Review: Yellow Eyes Set Sick New Standard
The new album by Yellow Eyes, Sick With Bloom, is what we might have expected from Krallice and their 2015 album Ygg Huur (though redemption has just arrived). The latter isn’t the first post-something black metal album marred by rash experimentation, like a collective iconography of musical or cultural progression. Liturgy, at least, managed moments of genuine power last year on The Ark Work, though its lol-revolutionary vocals are as defeating as inspiring. Maybe sickness can be trumped by sassiness, the ills of existence unstated via the will for distinctiveness, and then the point is lost in a mire.

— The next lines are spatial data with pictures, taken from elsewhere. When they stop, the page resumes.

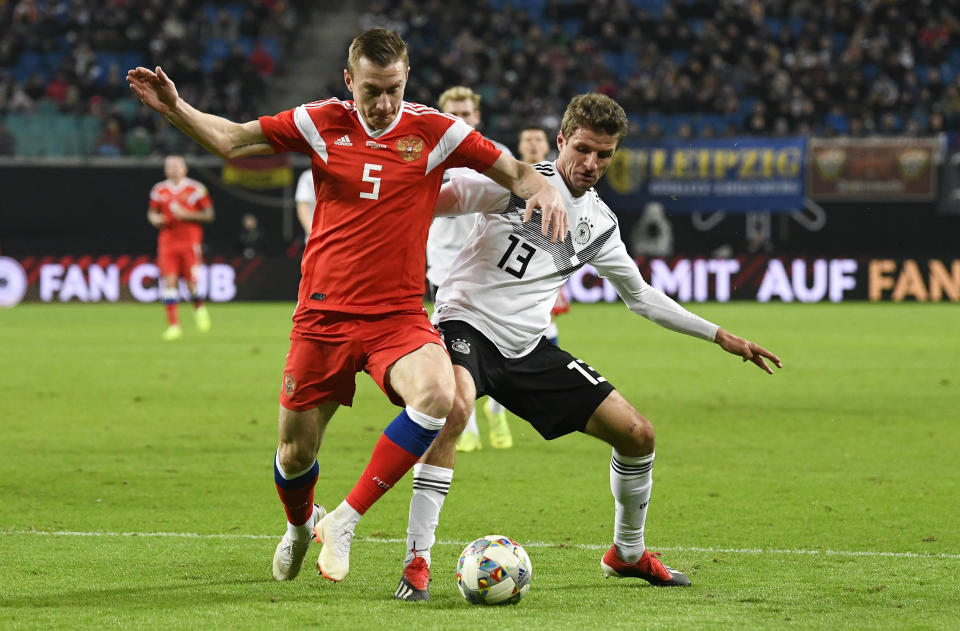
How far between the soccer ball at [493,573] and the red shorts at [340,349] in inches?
24.9

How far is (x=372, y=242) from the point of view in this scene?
5.09m

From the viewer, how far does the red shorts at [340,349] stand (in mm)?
5070

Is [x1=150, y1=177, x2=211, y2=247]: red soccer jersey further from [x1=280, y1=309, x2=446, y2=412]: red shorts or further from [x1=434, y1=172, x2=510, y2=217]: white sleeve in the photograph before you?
[x1=280, y1=309, x2=446, y2=412]: red shorts

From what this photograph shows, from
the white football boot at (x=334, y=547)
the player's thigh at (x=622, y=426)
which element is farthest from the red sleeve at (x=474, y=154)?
the white football boot at (x=334, y=547)

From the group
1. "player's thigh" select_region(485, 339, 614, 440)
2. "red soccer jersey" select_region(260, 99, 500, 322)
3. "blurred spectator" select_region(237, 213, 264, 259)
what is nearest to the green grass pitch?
"player's thigh" select_region(485, 339, 614, 440)

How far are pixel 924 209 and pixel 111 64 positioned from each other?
17.5 m

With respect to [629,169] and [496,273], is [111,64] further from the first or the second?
[496,273]

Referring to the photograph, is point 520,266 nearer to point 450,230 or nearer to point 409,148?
point 409,148

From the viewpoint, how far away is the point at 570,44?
31.2 metres

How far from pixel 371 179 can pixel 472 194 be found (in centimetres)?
60

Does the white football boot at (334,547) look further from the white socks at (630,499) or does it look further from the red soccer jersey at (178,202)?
the red soccer jersey at (178,202)

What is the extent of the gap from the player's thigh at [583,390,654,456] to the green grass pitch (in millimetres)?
556

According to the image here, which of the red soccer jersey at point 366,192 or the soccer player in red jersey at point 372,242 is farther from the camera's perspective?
the red soccer jersey at point 366,192

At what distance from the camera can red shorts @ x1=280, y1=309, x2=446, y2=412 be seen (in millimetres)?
5070
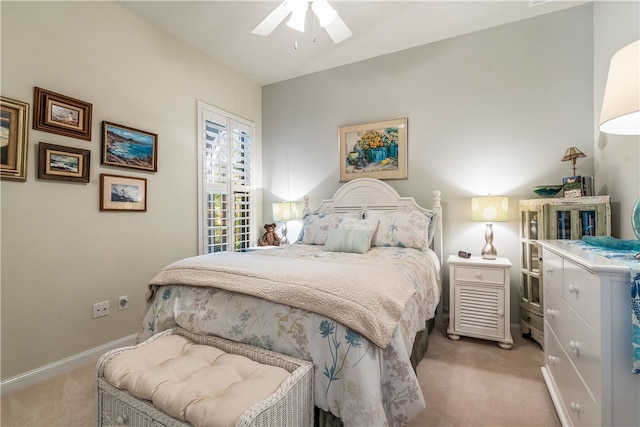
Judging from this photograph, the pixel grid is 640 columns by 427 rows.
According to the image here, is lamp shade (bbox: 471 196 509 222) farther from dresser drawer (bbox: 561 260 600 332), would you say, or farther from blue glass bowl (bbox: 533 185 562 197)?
dresser drawer (bbox: 561 260 600 332)

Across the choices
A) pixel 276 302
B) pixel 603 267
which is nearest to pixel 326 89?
pixel 276 302

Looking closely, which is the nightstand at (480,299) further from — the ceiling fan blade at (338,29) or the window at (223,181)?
the window at (223,181)

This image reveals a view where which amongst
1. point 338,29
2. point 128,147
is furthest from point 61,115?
point 338,29

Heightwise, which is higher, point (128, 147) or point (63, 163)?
point (128, 147)

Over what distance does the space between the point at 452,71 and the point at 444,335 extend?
263 centimetres

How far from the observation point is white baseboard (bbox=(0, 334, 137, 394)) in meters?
1.83

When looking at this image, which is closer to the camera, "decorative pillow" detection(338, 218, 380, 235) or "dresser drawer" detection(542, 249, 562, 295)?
"dresser drawer" detection(542, 249, 562, 295)

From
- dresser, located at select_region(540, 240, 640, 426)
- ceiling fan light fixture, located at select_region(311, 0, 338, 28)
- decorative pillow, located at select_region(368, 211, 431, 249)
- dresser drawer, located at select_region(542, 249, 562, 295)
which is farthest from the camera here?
decorative pillow, located at select_region(368, 211, 431, 249)

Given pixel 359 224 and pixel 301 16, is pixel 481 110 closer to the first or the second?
pixel 359 224

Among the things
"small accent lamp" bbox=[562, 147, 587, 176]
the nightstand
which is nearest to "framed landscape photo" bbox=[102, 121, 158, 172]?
the nightstand

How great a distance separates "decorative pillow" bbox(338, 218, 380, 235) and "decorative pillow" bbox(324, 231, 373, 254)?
112mm

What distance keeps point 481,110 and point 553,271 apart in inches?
73.9

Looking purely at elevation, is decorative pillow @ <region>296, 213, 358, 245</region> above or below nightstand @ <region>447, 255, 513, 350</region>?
above

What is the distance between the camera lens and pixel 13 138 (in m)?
1.85
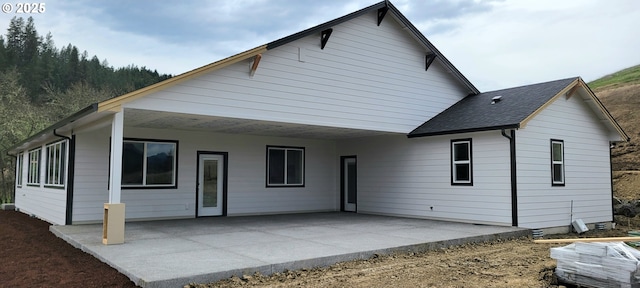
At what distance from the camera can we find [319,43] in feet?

No such crises with Yellow Eyes. The structural beauty of Sick With Bloom is actually in its pithiness: instead of soapboxing, it dutifully pens a six-page manifesto. And the emotive beauty of Sick With Bloom is its blunt honesty: it doesn’t recycle, mask, or embellish tropes, it plainly lays out straightforward, no-nonsense black metal: cued, not infected, by postmodern sensibilities. Sometimes the greatest revolution isn’t really a revolution – it’s a fresh direction in an ongoing discussion.
Edgy highs and paralyzing lows add a material topography to Sick With Bloom. They ebb and flow with bloody humanism, covering anxiety, depression, and first-world suffering in their most natural and titillating forms. The aesthetic flatness of bands like Sannhet leave you feeling inhuman and removed from the music. Contra Sick With Bloom, a mighty rail-liner traversing undulating hinterlands; heaping shovels of grade-A blastbeats and gristly vocals into the hellfire to feed this steel and iron beast!
To wit: there is a constant and immutable roar like the grinding of metal wheel on metal track, yet the seats inside are plush and the ride is like grandpa’s Cadillac. Brilliant in its basic-ness, so well-designed that it is nearly transparent, it disappears effortlessly into your consciousness. Attribute it to good engineering, the album does not suffer from The Ruinous Triad Of Fatal Black Metal Flaws: uninterpretable noise overages, pseudo-nihilism, and wanton guideline abandonment.
Sick With Bloom is not 2015’s best black metal album (actually, there was no “best” last year), but it is 2015’s most important. If some dork asks you what black metal sounds like these days, you can whip this album out like a goddamn fiver and slap it right in their sweaty, open palms. You’ll be confident that everything they need to know is contained within those 42 minutes. It’s the album you copy if you want to write a knock-off black metal album. It’s déjà vu, but sans référent. It is the new standard. Pretty powerful stuff from a band stricken with jaundice.